» **Available data**
☆ ☆ ☆ ☆ ☆ ☆ ☆
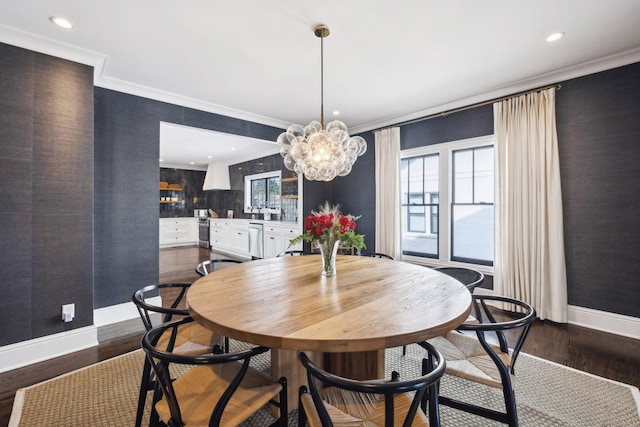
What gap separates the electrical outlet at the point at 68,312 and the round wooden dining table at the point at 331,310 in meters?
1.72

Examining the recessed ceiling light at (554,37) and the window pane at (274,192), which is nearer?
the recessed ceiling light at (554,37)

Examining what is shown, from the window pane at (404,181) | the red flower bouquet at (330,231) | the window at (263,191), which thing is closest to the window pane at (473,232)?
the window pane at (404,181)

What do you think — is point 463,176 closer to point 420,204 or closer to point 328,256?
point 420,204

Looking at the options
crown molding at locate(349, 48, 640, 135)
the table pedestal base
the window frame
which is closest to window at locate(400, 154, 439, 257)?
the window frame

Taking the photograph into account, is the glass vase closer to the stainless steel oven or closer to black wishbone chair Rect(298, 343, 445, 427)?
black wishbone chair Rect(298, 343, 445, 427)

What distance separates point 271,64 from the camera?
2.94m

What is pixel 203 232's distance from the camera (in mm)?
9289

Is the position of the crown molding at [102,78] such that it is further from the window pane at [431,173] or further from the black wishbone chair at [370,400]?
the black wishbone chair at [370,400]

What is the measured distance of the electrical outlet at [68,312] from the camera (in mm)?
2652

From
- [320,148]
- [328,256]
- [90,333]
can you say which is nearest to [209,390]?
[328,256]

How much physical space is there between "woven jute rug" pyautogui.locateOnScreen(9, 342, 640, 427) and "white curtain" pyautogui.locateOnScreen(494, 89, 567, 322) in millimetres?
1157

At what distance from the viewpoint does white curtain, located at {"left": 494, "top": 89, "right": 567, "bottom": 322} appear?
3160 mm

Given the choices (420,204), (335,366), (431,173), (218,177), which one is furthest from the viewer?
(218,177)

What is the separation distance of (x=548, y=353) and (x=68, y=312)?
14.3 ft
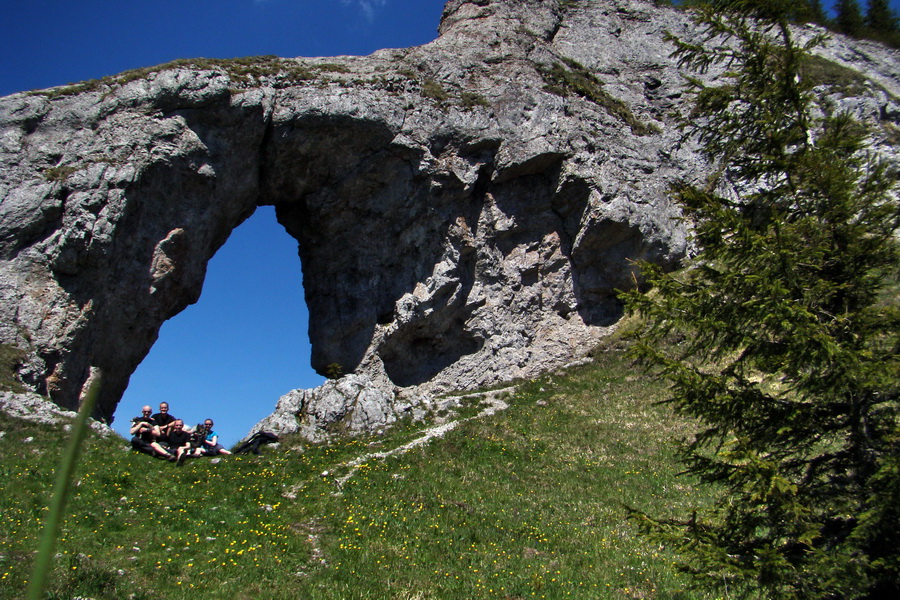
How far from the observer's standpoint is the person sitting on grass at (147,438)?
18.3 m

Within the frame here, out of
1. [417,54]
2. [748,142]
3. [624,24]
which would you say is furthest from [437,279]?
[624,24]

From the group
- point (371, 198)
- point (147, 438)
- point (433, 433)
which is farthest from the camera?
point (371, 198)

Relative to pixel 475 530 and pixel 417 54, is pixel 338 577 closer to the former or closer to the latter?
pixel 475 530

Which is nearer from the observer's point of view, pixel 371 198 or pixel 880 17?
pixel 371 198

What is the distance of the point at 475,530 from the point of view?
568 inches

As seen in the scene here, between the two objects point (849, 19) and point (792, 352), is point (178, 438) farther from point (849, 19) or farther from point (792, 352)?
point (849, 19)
☆ ☆ ☆ ☆ ☆ ☆ ☆
Reproduce every entry word for word, but skip any pictures.

» **Full solution**
What gap separates the electrical outlet at the point at 68,312 and the round wooden dining table at the point at 331,310 in meters?
1.72

Examining the recessed ceiling light at (554,37) and the window pane at (274,192), which is nearer?
the recessed ceiling light at (554,37)

Examining what is shown, from the window pane at (404,181) | the red flower bouquet at (330,231) | the window at (263,191), which thing is closest to the window pane at (473,232)?
the window pane at (404,181)

What do you think — is point 463,176 closer to point 420,204 or closer to point 328,256?
point 420,204

Looking at the options
crown molding at locate(349, 48, 640, 135)
the table pedestal base
the window frame
which is closest to window at locate(400, 154, 439, 257)?
the window frame

Taking the photograph into account, is the glass vase closer to the stainless steel oven or closer to black wishbone chair Rect(298, 343, 445, 427)?
black wishbone chair Rect(298, 343, 445, 427)

What distance separates point 271,64 from the camera?
2.94m

What is pixel 203 232's distance from the camera (in mm)?
9289

Is the position of the crown molding at [102,78] such that it is further from the window pane at [431,173] or further from the black wishbone chair at [370,400]?
the black wishbone chair at [370,400]

What is the measured distance of the electrical outlet at [68,312] from the camera (in mm)?
2652

From
- [320,148]
- [328,256]
- [90,333]
can you say which is nearest to [209,390]?
[328,256]

How much physical space is there between "woven jute rug" pyautogui.locateOnScreen(9, 342, 640, 427) and "white curtain" pyautogui.locateOnScreen(494, 89, 567, 322) in millimetres?
1157

At what distance from the viewpoint does white curtain, located at {"left": 494, "top": 89, "right": 567, "bottom": 322} appear?
3160 mm

Given the choices (420,204), (335,366), (431,173), (218,177), which one is furthest from the viewer?
(218,177)

What is the separation distance of (x=548, y=353) and (x=68, y=312)?
14.3 ft
How far from the observer's standpoint is the person sitting on grass at (147,438)?
18.3 m

Within the frame here, out of
1. [417,54]
2. [748,142]
3. [624,24]
which would you say is furthest from [437,279]?
[624,24]

From the group
- point (371, 198)
- point (147, 438)
- point (433, 433)
which is farthest from the camera?
point (371, 198)

Relative to pixel 475 530 and pixel 417 54, is pixel 338 577 closer to the former or closer to the latter?
pixel 475 530

Which is nearer from the observer's point of view, pixel 371 198 or pixel 880 17?
pixel 371 198

What is the distance of the point at 475,530 from the point of view?
568 inches

As seen in the scene here, between the two objects point (849, 19) and point (792, 352), is point (178, 438) farther from point (849, 19) or farther from point (792, 352)?
point (849, 19)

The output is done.